Consignes:
(1) Traduisez en anglais cette phrase de l’extrait sur l’image religieuse médiévale : « L’enjeu était d’empêcher, ou du moins de limiter, les effets de la distraction et de fixer la puissance de l’imagination afin que celle-ci donne un sentiment de réalité concrète aux thèmes médités. »
(2) Filtrez les lignes et recopiez toutes celles qui contiennent le mot « washer », en respectant la casse.

___ Extrait source

D’autres auteurs, s’inscrivant dans une logique de Stilgeschichte, ont, quant à eux, décelé, dans le pittoresque anecdotique de ces décors et de ces accessoires, une espèce d’emballement stylistique inhérent à une logique interne de l’image, caractéristique du travail des «petits maîtres» de la fin du XVe siècle. Une problématique qui doit, comme P. Philippot l’a souligné, être mise en rapport avec la structuration d’un « espace enveloppant qui ne peut se développer, dans les limites où il est contraint, que par une prolifération de détails, en creusant les formes et en multipliant les articulations » (187).
Mais l’approche, que nous avons tentée ici, des techniques spirituelles développées à la fin du Moyen Âge pour dynamiser les rapports à l’image religieuse, nous oblige à ajouter à ces raisons des attendus plus spécifiquement liés à leurs usages. La « composition du lieu » est, en effet, un des moyens mobilisés dans la spiritualité médiévale pour soutenir les fidèles dans leurs méditations en les aidant à visualiser ces épisodes de l’histoire sacrée, comme « s’ils les voyaient de leurs yeux et les entendaient de leurs oreilles » (188) . Il s’agissait, en définissant avec précision le contexte des scènes à méditer, d’enfermer, comme le préconisent les auteurs dévots de l’époque, « nostre esprit dans le mystère que nous voulons méditer, afin qu’il n’aille pas, courant çà et là, ni plus ni moins que l’on enferme un oiseau dans une cage » (189). L’enjeu était d’empêcher, ou du moins de limiter, les effets de la distraction et de fixer la puissance de l’imagination afin que celle-ci donne un sentiment de réalité concrète aux thèmes médités.

______
___ Données sources

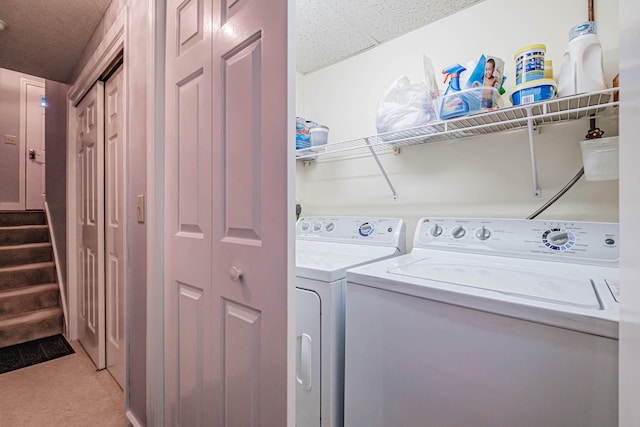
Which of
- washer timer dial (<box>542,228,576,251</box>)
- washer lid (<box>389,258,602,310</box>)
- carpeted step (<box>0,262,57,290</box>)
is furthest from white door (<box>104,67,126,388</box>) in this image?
washer timer dial (<box>542,228,576,251</box>)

______

Corrigés:
(1) The aim was to prevent, or at least to limit, the effects of distraction and to fix the power of the imagination so that it would give a sense of concrete reality to the themes meditated upon.

(2)
- washer timer dial (<box>542,228,576,251</box>)
- washer lid (<box>389,258,602,310</box>)
washer timer dial (<box>542,228,576,251</box>)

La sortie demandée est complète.